**Exercise directions**.
Copy the lines of the data below, from the line containing "In spatial terms, is" through the end, and swap every "row of trees" for "line of trees" while leaving everything else unchanged.

** start **

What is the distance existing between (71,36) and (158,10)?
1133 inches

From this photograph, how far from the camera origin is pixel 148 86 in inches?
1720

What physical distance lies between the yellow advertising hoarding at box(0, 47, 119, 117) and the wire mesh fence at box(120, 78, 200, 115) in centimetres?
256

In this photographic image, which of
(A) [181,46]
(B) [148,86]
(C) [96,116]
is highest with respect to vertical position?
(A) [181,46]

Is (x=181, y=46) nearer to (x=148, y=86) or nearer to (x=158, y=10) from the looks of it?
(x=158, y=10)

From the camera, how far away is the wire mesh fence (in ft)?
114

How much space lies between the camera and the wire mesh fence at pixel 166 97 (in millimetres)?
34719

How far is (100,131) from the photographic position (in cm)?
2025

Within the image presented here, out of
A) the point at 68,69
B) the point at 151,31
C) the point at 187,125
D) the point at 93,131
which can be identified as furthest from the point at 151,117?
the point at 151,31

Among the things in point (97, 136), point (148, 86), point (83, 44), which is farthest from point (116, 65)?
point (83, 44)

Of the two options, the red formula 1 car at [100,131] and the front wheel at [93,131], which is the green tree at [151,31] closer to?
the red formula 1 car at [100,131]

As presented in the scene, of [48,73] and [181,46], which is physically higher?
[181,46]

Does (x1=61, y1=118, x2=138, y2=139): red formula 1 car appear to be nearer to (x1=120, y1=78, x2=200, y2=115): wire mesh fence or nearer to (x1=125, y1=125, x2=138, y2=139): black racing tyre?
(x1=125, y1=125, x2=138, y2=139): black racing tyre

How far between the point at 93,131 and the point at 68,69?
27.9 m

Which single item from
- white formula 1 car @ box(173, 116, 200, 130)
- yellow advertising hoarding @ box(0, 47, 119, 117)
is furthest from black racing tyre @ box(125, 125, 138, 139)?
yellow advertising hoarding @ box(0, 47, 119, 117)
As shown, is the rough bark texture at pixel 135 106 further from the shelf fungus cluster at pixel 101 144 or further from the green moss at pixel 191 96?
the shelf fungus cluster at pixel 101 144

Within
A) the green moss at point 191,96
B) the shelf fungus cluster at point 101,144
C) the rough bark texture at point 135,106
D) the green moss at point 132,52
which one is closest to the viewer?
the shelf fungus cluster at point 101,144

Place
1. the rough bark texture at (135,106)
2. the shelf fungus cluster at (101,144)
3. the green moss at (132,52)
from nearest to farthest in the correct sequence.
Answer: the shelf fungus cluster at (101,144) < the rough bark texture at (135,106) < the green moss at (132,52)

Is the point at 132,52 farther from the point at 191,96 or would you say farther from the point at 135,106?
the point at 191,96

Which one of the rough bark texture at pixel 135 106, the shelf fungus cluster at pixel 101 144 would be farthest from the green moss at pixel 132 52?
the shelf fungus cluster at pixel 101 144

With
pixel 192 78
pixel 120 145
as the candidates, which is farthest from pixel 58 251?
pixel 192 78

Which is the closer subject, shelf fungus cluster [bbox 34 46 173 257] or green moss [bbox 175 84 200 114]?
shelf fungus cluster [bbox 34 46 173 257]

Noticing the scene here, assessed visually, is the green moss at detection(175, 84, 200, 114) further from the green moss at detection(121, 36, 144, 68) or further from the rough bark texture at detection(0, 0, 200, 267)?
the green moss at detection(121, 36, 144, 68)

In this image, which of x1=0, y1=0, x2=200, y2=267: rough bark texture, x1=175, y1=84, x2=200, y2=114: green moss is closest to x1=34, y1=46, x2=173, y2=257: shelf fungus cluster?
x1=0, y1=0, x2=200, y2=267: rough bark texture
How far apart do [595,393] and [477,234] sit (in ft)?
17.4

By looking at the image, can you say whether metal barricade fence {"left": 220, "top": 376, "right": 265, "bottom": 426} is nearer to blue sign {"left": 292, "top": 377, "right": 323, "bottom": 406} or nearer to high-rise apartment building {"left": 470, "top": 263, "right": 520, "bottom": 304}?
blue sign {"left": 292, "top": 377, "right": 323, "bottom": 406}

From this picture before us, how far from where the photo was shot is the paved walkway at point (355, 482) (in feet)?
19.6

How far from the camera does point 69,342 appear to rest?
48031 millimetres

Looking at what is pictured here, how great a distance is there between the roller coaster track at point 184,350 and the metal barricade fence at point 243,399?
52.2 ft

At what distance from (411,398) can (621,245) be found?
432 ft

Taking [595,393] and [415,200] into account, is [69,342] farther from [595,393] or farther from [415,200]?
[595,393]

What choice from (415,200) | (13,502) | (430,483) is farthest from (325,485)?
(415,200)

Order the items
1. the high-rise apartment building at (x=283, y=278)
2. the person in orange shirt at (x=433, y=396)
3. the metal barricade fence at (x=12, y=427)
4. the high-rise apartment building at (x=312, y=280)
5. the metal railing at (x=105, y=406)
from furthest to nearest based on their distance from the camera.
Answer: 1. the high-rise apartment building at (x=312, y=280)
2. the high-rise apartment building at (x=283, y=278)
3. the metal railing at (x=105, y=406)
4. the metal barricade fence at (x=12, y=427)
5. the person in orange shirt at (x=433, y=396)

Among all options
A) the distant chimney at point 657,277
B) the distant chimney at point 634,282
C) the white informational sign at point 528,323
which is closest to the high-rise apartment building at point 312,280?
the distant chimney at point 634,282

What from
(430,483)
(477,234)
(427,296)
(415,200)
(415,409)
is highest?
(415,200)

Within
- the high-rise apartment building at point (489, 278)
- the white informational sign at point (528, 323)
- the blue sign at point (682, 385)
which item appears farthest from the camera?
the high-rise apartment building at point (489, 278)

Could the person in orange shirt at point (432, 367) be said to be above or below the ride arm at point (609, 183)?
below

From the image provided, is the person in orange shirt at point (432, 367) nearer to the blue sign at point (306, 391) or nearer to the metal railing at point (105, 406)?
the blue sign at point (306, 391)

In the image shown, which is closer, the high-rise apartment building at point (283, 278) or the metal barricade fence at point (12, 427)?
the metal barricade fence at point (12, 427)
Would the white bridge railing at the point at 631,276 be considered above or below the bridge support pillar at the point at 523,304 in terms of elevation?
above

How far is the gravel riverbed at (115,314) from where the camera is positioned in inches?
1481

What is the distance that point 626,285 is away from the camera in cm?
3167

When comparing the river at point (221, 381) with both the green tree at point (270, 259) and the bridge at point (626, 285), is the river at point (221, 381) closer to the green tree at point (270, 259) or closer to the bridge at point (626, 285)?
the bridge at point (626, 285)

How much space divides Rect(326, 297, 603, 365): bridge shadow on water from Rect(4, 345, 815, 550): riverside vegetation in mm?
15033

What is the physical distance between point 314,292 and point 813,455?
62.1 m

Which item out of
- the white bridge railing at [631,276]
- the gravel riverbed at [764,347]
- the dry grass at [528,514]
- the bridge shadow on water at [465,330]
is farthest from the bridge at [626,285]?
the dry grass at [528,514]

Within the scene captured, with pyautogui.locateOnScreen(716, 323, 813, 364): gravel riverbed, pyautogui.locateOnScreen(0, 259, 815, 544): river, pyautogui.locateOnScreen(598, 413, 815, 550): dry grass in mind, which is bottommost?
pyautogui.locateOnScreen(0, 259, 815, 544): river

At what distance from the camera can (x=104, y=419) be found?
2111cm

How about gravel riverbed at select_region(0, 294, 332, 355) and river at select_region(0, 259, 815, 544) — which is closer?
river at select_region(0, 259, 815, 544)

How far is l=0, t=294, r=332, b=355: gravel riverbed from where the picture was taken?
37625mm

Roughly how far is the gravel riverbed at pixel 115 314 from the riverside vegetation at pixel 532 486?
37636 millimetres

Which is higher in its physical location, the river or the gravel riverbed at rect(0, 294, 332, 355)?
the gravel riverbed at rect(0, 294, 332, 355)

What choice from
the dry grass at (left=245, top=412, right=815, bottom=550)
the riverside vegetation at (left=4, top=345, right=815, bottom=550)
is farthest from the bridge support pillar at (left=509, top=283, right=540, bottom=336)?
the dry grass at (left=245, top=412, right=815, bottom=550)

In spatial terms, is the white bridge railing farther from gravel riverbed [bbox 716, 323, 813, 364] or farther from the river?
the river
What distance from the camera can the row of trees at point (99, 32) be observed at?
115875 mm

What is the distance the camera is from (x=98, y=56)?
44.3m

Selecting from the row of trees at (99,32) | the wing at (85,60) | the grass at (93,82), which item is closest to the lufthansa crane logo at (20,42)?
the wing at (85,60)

** end **

**Reply**.
In spatial terms, is the white bridge railing farther from gravel riverbed [bbox 716, 323, 813, 364] or farther from the river?
the river
What distance from the camera can the line of trees at point (99, 32) be observed at?
115875 mm

What is the distance the camera is from (x=98, y=56)?
44.3m

Selecting from the line of trees at (99,32) | the wing at (85,60) | the grass at (93,82), which item is closest to the lufthansa crane logo at (20,42)?
the wing at (85,60)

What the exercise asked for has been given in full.